Сейчас Иагон был драконидом, а Зо'кар — ящерицей на палочке в его власти. Саламандр придвинулся ближе и грозно навис над жрецом, отчего тот съежился. Когда Иагон заговорил снова, в его голосе послышались хриплые нотки едва прикрытой угрозы:
— Ты уверен, Зо'кар?
— Мало веса, — буркнул Ба'кен и расслабил плечи. Тяговые цепи, прикрепленные к черным перчаткам для силовых упражнений, провисли. Спина Саламандра была похожа на плиту из оникса, твердую и неподатливую, пока он медленно опускал огромные грузы, подвешенные к цепям. Ба'кен присел, мышцы на ногах вздулись, сухожилия походили на толстые тросы. На нем были только тренировочные штаны, так что большая часть его черной мускулатуры была обнажена.

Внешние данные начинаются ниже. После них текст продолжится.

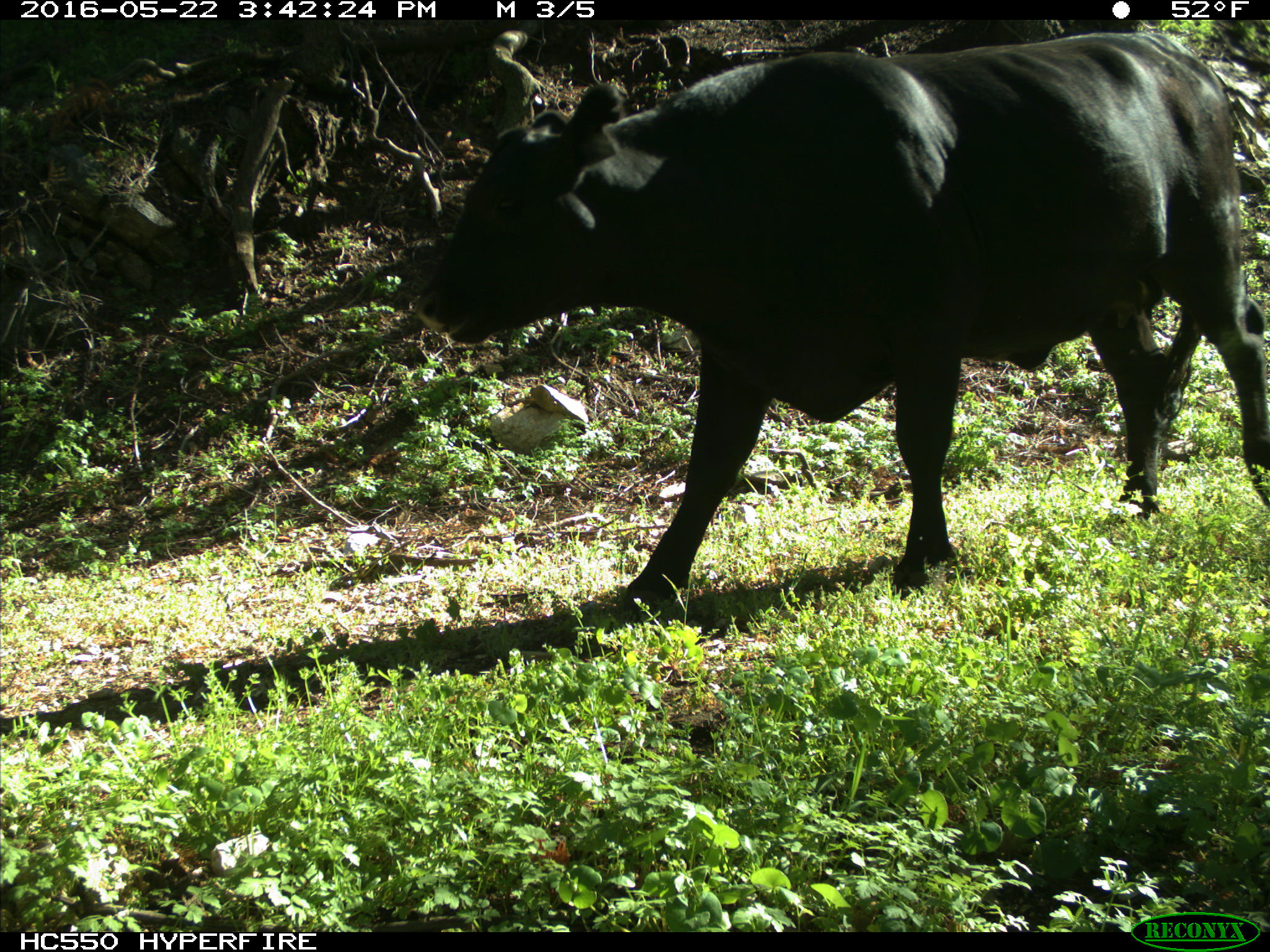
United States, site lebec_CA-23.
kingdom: Animalia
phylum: Chordata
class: Mammalia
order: Artiodactyla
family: Bovidae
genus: Bos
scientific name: Bos taurus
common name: domestic cow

Дак'ир, стоявший у Ба'кена за спиной, ухмыльнулся:
— Больше нет, брат.
— Тогда я подниму тебя, брат-сержант. Становись ко мне на плечи. — Взгляд Ба'кена оставался сосредоточенным, так что Дак'ир не мог с уверенностью сказать, шутит он или нет.
— К сожалению, я вынужден отказаться, — с нарочитой досадой сказал Дак'ир, бросив взгляд на хронометр, висевший на стене гимнастического зала. — Вот-вот начнется перенос внутрь системы. Нам нужно подготовиться к высадке на Скорию.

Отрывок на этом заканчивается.